La petite ville où j’ai une demeure et dans laquelle je me suis arrêtée durant quelques jours, Villefranche, n’a que des patriotes à la toise, qui aiment la Révolution parce qu’elle a détruit ce qui était au-dessus d’eux, mais qui ne connaissent rien à la théorie d’un gouvernement libre, et qui ne se doutent pas de ce sentiment sublime et délicieux qui ne nous fait voir que des frères dans nos semblables, et qui confond la bienveillance universelle avec l’ardent amour de cette liberté seule capable d’assurer le bonheur du genre humain.

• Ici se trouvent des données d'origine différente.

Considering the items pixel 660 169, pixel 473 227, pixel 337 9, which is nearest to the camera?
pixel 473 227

Aussi tous ces hommes-là se hérissent-ils au nom de République, et un Roi leur paraît fort essentiel à leur existence.

J’ai embrassé mon enfant avec transport : j’ai juré, en versant de douces larmes, d’oublier la politique pour ne plus étudier et sentir que la nature, et je me suis hâtée d’arriver à la campagne.

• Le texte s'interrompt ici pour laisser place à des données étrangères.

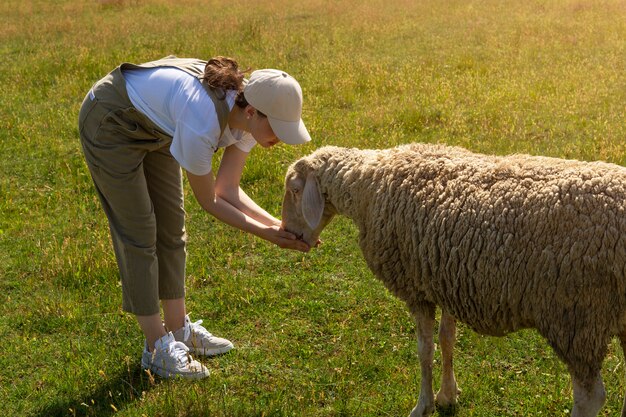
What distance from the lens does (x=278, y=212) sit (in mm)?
6418

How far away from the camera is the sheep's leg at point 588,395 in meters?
3.24

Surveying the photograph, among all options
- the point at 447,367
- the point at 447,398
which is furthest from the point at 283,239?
the point at 447,398

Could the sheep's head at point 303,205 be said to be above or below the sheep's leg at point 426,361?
above

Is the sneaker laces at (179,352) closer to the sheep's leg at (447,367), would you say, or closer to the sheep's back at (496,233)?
the sheep's back at (496,233)

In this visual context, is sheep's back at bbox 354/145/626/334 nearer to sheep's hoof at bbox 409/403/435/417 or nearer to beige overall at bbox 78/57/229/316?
sheep's hoof at bbox 409/403/435/417

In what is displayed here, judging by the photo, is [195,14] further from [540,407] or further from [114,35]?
[540,407]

Une sécheresse extraordinaire avait ajouté tout ce qu’il est possible d’imaginer à l’aridité d’un sol ingrat et pierreux, à l’aspect assez triste d’un domaine agreste que l’œil du maître peut seul vivifier et qui avait été abandonné depuis six mois ; le moment de la récolte exigeait ma présence et augmentait mes sollicitudes, mais les travaux rustiques portent avec eux la paix et la gaieté, et je les aurais goûtés sans mélange, si je n’avais découvert que les calomnies, inventées à Lyon pour éloigner mon mari de la législature, avaient pénétré jusque dans ma retraite et que des hommes, qui n’ont jamais eu lieu que de sentir notre dévouement au bien général et au leur en particulier, attribuaient notre absence à l’arrestation supposée de M. Roland, comme contre-révolutionnaire ; enfin j’ai entendu chanter derrière moi « Les aristocrates à la lanterne ».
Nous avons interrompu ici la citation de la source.